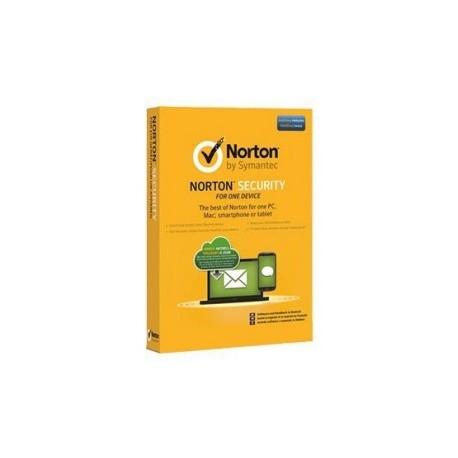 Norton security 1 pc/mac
--
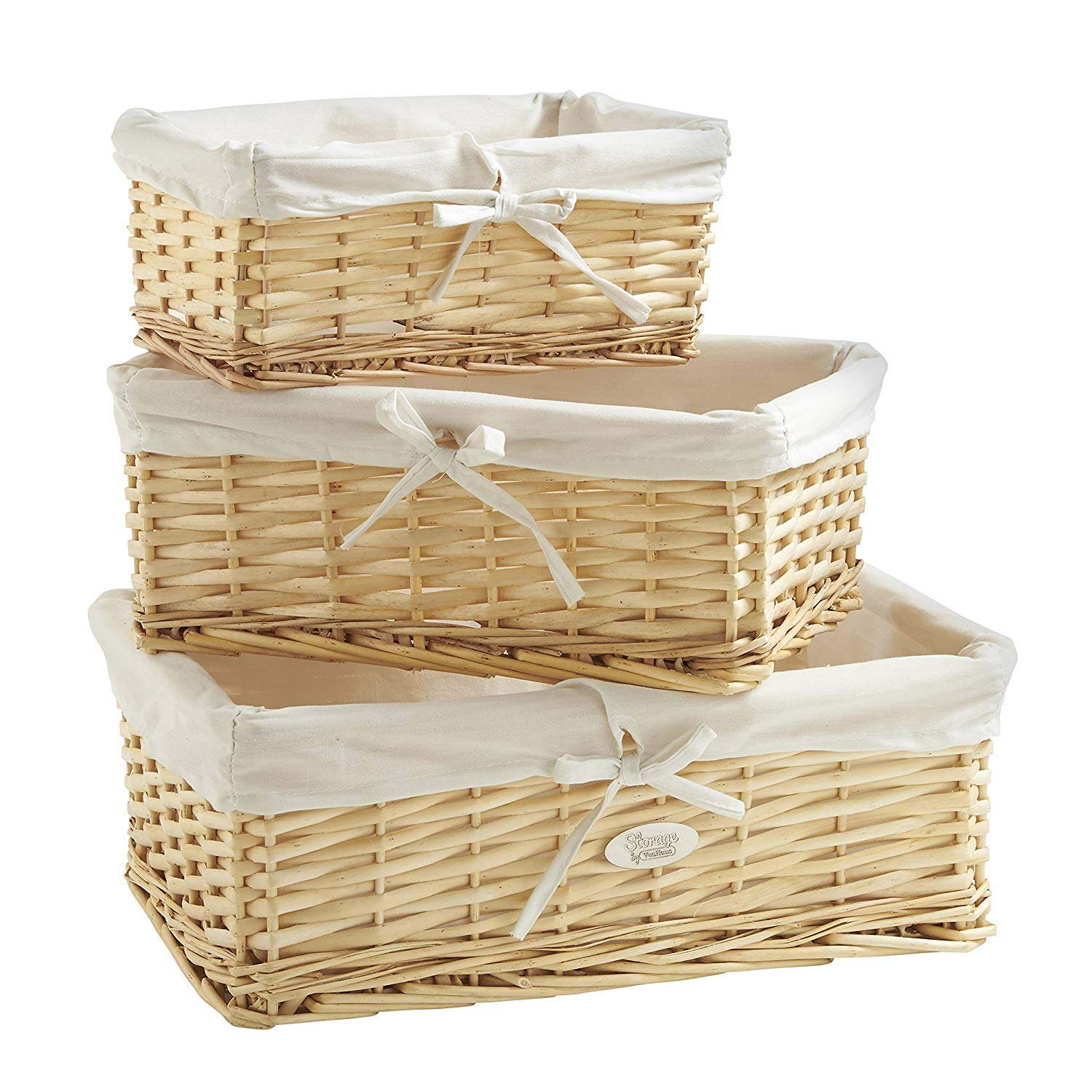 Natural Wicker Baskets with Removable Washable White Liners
* * *
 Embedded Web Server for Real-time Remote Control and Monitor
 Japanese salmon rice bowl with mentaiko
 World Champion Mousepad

EXERCISE DIRECTIONS
Would you output, from the records above, exactly the run of lines that starts at the line containing "Japanese salmon rice bowl with mentaiko" and ends at the line containing "World Champion Mousepad", and only that run?

ANSWER TO THE PROBLEM
 Japanese salmon rice bowl with mentaiko
 World Champion Mousepad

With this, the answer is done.